======== LISTED RECORDS

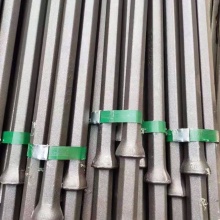 55SinMnMo Hex Steel Hollow Tapered Drill Rod for Coal Mining - 1.5m Drill Rod
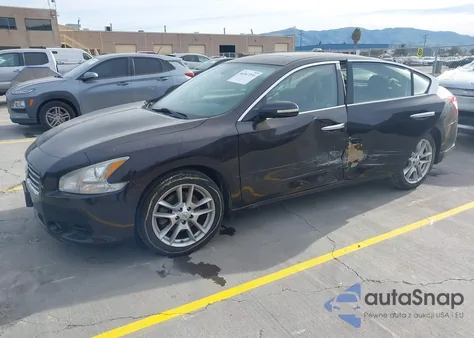 2010 Nissan Maxima 3.5 Sv z USA, uszkodzony, nr VIN 1N4AA5AP8AC833609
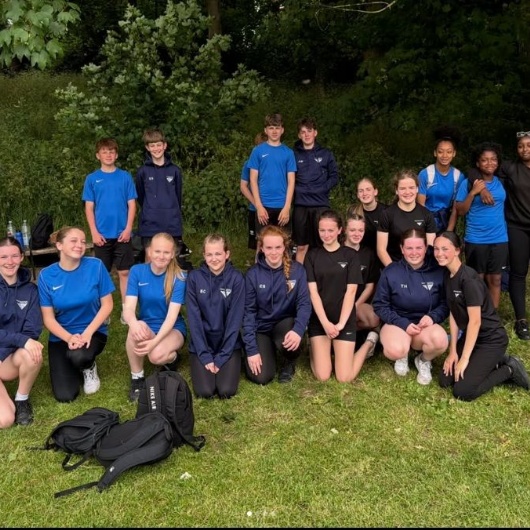 group of our student sports leaders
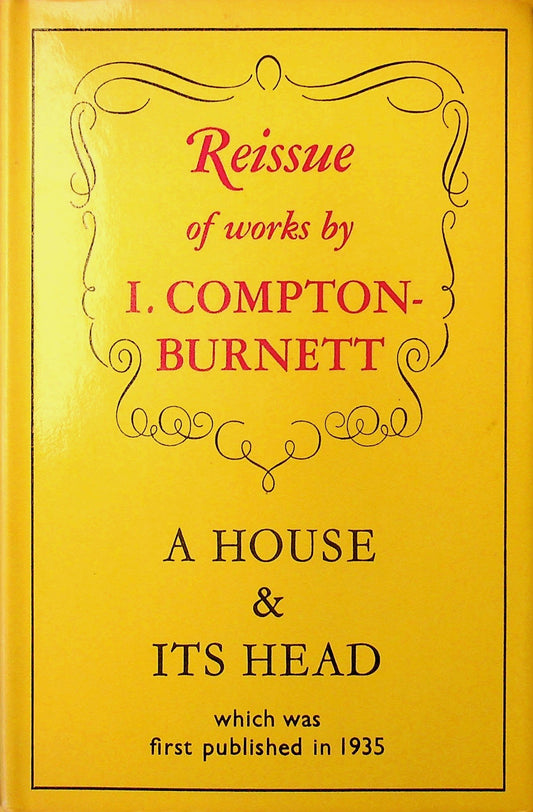 A House and Its Head - Ivy Compton-Burnett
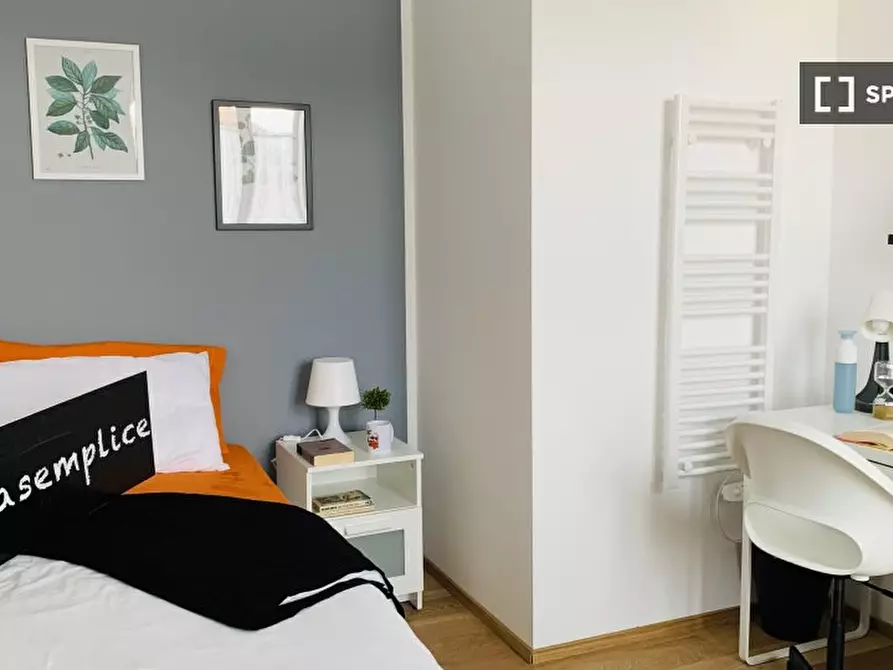 Immagine 6 di Camera condivisa in affitto  in Via Galliari n. a Torino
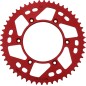 SPROCKET ALU MSE BETA 52T RED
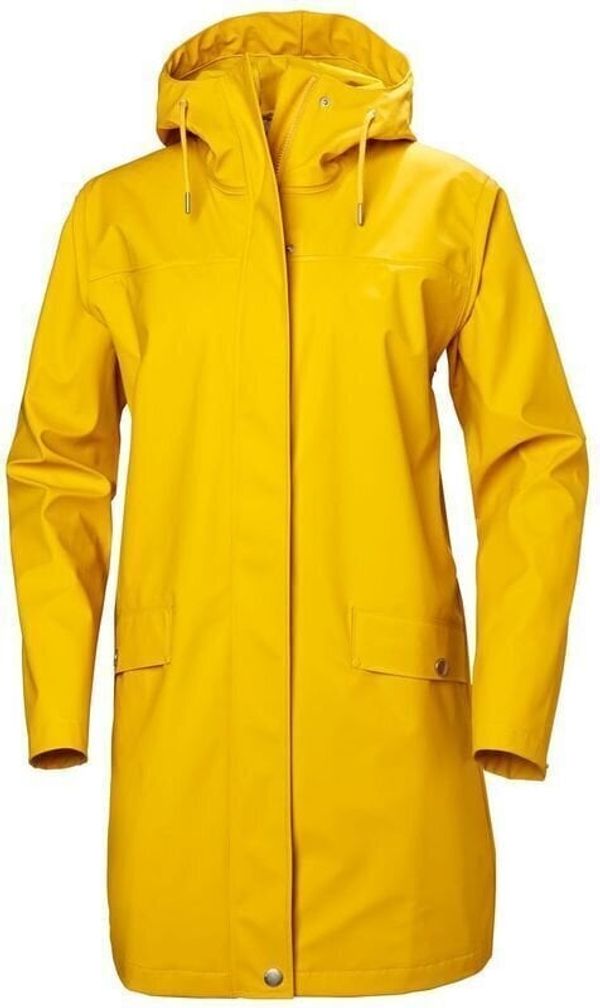 Helly Hansen Helly Hansen W Moss Rain Coat Essential Yellow L Jakna na postrem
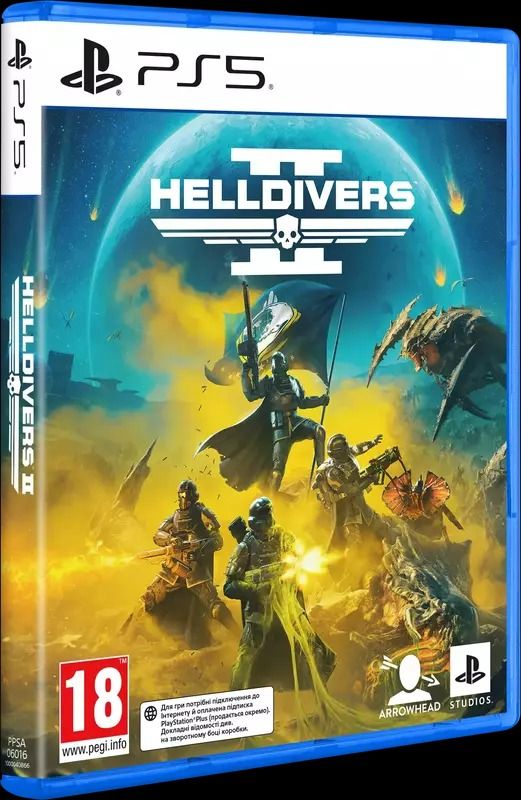 Гра Helldivers 2 PS5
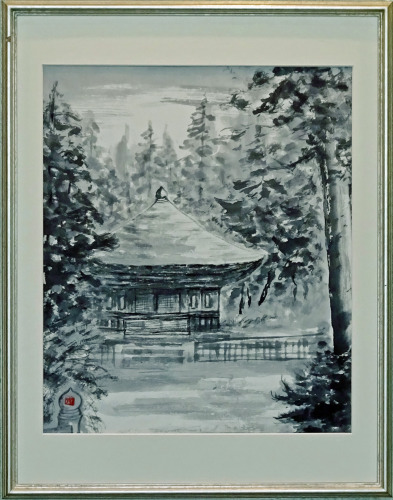 「阿弥陀堂」　Ｆ８　近内文子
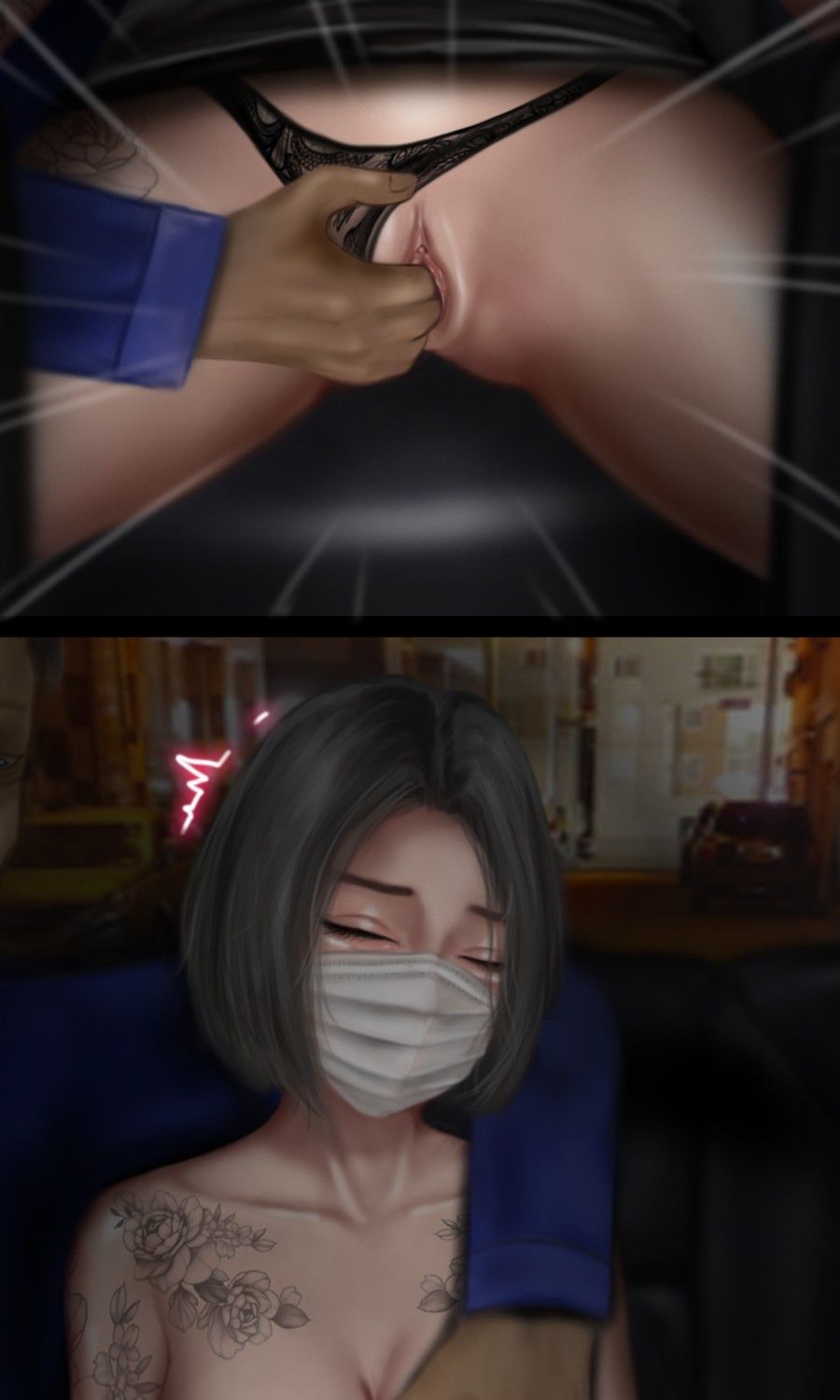 Night Taxi Oneshot page 30 - Giả Dược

================

ABOUT THIS TASK – Give back the records word for word, without their pictures.

SOLUTION TO THE EXERCISE –
 55SinMnMo Hex Steel Hollow Tapered Drill Rod for Coal Mining - 1.5m Drill Rod
 2010 Nissan Maxima 3.5 Sv z USA, uszkodzony, nr VIN 1N4AA5AP8AC833609
 group of our student sports leaders
 A House and Its Head - Ivy Compton-Burnett
 Immagine 6 di Camera condivisa in affitto  in Via Galliari n. a Torino
 SPROCKET ALU MSE BETA 52T RED
 Helly Hansen Helly Hansen W Moss Rain Coat Essential Yellow L Jakna na postrem
 Гра Helldivers 2 PS5
 「阿弥陀堂」　Ｆ８　近内文子
 Night Taxi Oneshot page 30 - Giả Dược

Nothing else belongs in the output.